На прошедших днях я хотел лично от себя засвидетельствовать почтение принцу брауншвейгскому, но г-н Геймбург 2 предупредил его об этом против моей воли и его высочество приказал мне ответить самым любезным приветствием, говоря вместе с тем, что не может меня принять по случаю траура. Великая княжна Елисавета, напротив того, приняла у себя всех иностранных министров. Это доказывает во 1-х): что регент боится только одного брауншвейгского двора, а 2-х), что означенный герцог находится в крайней зависимости, от которой мое сердце обливается кровью. Еще при жизни императрицы, герцог курляндский оскорблял его словами до того, что сказал однажды: «не думаете ли вы, что я когда нибудь буду нуждаться в вашей милости или в вашей особе? никогда, ни теперь, ни во веки». И принцессе Анне говорил он часто самым постыдным образом об этом достойном [284] принце, чтобы сделать его презренным в ее глазах и даже до сих пор прилагает к этому все свои старания. Он склонил покойную императрицу объявить его словесно регентом, по той причине, что без этого он и все его семейство погибли бы безвозвратно.

Кабинет-секретарь, очень честный человек, сейчас арестован за открытие, что подпись императрицы подложна 3. Впрочем в последнем конфиденциальном разговоре, мне сказано лицом, которому это может быть известно, что регент страдает неизлечимою болезнью, которая точит и изнуряет его мало по малу, так что он вряд ли проживет более года.

Камень, причинивший смерть императрице, имеет в длину около дюйма, а видом похож на коралловое деревцо с остроконечными ветками. Доктор, пользовавший ее, узнал тотчас настоящее положение болезни и утверждал только, что она не умрет от подагры.

Приписка.

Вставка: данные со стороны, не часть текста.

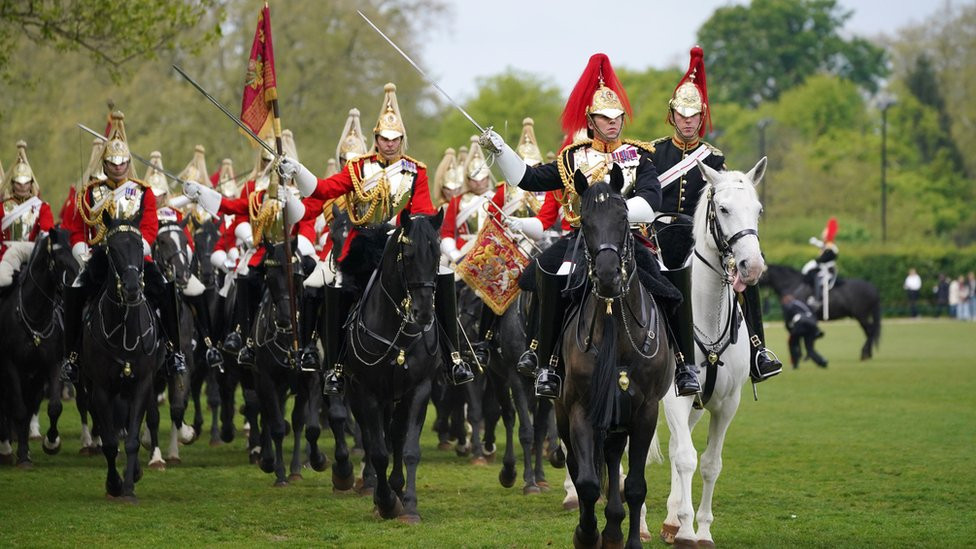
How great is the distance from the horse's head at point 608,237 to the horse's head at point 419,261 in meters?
2.27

Неудивительно, что герцог курляндский имел успех в своих намерениях; он уже заранее составил себе довольно значительную партию, между тем как двор брауншвейгский не употребил для этого ни малейшего старания; последний дал себя провести и усыпить довольно суетными надеждами, а герцог брауншвейгский, которого я имел честь видеть только один раз частным образом, был вполне уверен, что его супруга будет иметь главное участие в правлении; самое же худшее то, что не смотря на уверения лиц близких к его высочеству, будто между этою державною четою существует полное согласие, те, которые знают близко их жизнь, утверждают совершенно противное, и прекрасная, но глупая Менгден 4, к которой принцесса питает непостижимую слабость, вся предана противной партии, которая через ее посредство может подсказывать и внушать ее высочеству все, что ей вздумается.

Два дня спустя после назначения великого герцога (т. е. Ивана Антоновича) преемником престола, граф Остерман был у принцессы для принесения ей поздравления и просил ее при этом случае позаботиться, чтобы тетка ее сделала распоряжения относительно регенства, но получил отрицательный ответ ее высочества, сущность которого состояла в том, что ему самому и прочим министрам следует сделать императрице представление об этом. Еще выдают за верное, что названный граф постоянно настаивал на том, чтобы императрица выбрала кого нибудь из лиц мужеского пола регентом на время малолетства императора, в твердой уверенности, что жребий падет на герцога брауншвейгского; но ходатайство это произвело, вопреки его ожиданиям, странное действие, зародив в голове герцога курляндского мысль присвоить себе это достоинство; он сообщил несколько времени спустя о своих намерениях фельдмаршалу (Миниху), который вполне одобрил их и взялся, не теряя времени, заставить принять участие в задуманном плане — Бестужева, Куракина, Головина и генерал прокурора Трубецкого, которые более смиренные и послушные, чем бы следовало, отправились с фельдмаршалом во главе умолять государыню назначить герцога регентом, на что она дала, хотя с трудом, свое согласие словесно, ничего не подписав; убедительное доказательство того, что распоряжение это о будущем правлении сделано не 17-го октября, как объявлено в манифесте, и заставляет предполагать подложность подписи, потому что не только в то время, но далее за 15 минут до своей кончины она не думала о смерти.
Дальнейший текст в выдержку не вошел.